■ Written exercise 1
Reproduce the passage from the lighting design interview thread that opens with the words containing "So according to" and closes with "more specific though.", substituting "forum search" for "search results".
■ Written exercise 2
Proceed with the thread on preparing for a lighting design interview, picking up right after its final sentence.

■ Passage shown
# Audition/Interview



## Charc (Mar 16, 2008)

So according to my search results this is a topic that hasn't really been covered before, except for this thread. Which has a a lot of useful information. The issue I'm thinking at is a little more specific though.

For the governor's school interview, in two weeks, I'll be given a small portion of a script, I think it'll be 6-12 pages. We then are supposed to design our lighting based around this portion of script. It isn't terribly clear what they want from me, or what supplies will be supplied. I'm tweaking out a little bit here cause it looks like I'll be doing everything by hand, where I'm used to VectorWorks and LightWright.

Paperwork I think I should generate:

Plot
Instrument Schedule
2-4 cues for the excerpt of script I've been given

My general plan-of-attack, assuming there is ample time, and it is a small excerpt, is to read it once. Read it again perhaps underlining some key parts, changes in the text, interaction. Create some brief notes on the characters, and then go from there.

That doesn't concern me as much as the "technicalities". So I'll have to draft an entire theatre space by hand before I even draft my lighting? I have to generate all my paperwork by hand? How can I design effectively as a singular entity? Where is the collaboration? Where is the scenic/costume/make-up designers' color pallet? Where is they physical aspects as the show? Where are the scenic elements? Where is the blocking? At this point I feel like I'm supposed to create an entire show in my head, then draft just the lighting portion, and present it as coherent work, in two hours.

That doesn't seem fun to me... it just seems like I have to exemplify my knowledge of lights: "Oh I picked the S4-14º for the special there because of the color temperature and output variances from the 360Qs I used elsewhere, I think it will make them "pop" more." And "Oh, I thought that gobo system as downlight, in a more saturated hue would be more effective at creating depth." Or something I totally make-up.

Lastly, I feel like I have to use my school's mainstage as the template for a theatre. But it can be awkward to light with the angles. I'm not sure how that will come-off. They may wonder why I did "X", and the answer is because it's the most effective way to create frontlight in the space, or downlight, because it can be such a weird space.

I guess I should by some stencils ASAP!

But, thoughts, anyone, on this sort of process, replies don't have to be applicable to my situation, but can be random musings.


----------



## derekleffew (Mar 16, 2008)

Sounds as though someone from the Governor's School has taken the USAA practical exam. From the USA829 website: The Lighting Design Examination consists forty-minute (40-minute) comprehensive Interview and a forty-five-minute (45-minute) practical exercise. During the Interview, a panel of working designers will view your portfolio and application materials and discuss your work-related experience.

■ Data shown
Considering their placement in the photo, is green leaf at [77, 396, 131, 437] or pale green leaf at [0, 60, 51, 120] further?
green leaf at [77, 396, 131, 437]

■ Exercise response 1
So according to my forum search this is a topic that hasn't really been covered before, except for this thread. Which has a a lot of useful information. The issue I'm thinking at is a little more specific though.

■ Exercise response 2
Don't worry about drawing the entire theatre. As a matter of fact, since this is such an abstraction, don't even worry about specific lighting positions. Pretend it's in a black box theatre with a grid at 20' and you can hang any light anywhere. It will probably be a simple, two character scene, without a lot of movement, so just cover the basic frontlight, sidelight, backlight, choosing colors that would work for that scene. For something like this, you're not only the Lighting Designer, but also the Director, Scenographer, and Costumer. An instrument schedule isn't as important as a Channel Hook-up, and if every piece of information is on the plot, even that is not needed.

A cue synopsis, verbally describing the visuals, and then "CHannel (1) at 50%, (2) @ FL, etc. will be very useful.


----------



## soundman (Mar 16, 2008)

For something this vague I would consider just using lighting keys instead of a full blown plot unless they want to see your drafting work. By just doing keys you will be focusing more on the creative part of lighting design and less on the technical. Most schools feel they can teach someone how to choose a light based on photometrics but they are only able to guide someone creatively.


----------



## gafftaper (Mar 18, 2008)

That's a really interesting exercise. Keep it simple. I agree the important thing is the artistic approach. I would read it once to gauge your personal emotional reaction to the story (to guide your artistic design approach). Then read it again pencil in hand looking for details: What is the basic set layout? Where are the places that shifts in color and intensity might happen? Is there a need to change the audiences focus in some way with lighting? Is there a need to support some emotional element of the script with lighting? Is there a need for specials or effects? Then Draw. You can practice this by the way Every High School drama teacher has books with lots of little short scenes in them. Read a scene and design it. 

An interesting question I have is what is your inventory like for the design exercise. Are you limited to a specific style and number of instruments? If not then throw in some Seachangers other exotic lighting equipment (perhaps an Accufog?) in order to demonstrate your knowledge of industry equipment. 

Ways to win:
-Think Texture! Put a gobo wash on that set! 
-Although I would still draw a good plot I agree with Soundman to focus on the artistic side. 
-Show that you know about using bolder colors for back and downlight for dramatic effect.
-Write a nice paragraph or two that explains your artistic concept.


----------



## Grog12 (Mar 18, 2008)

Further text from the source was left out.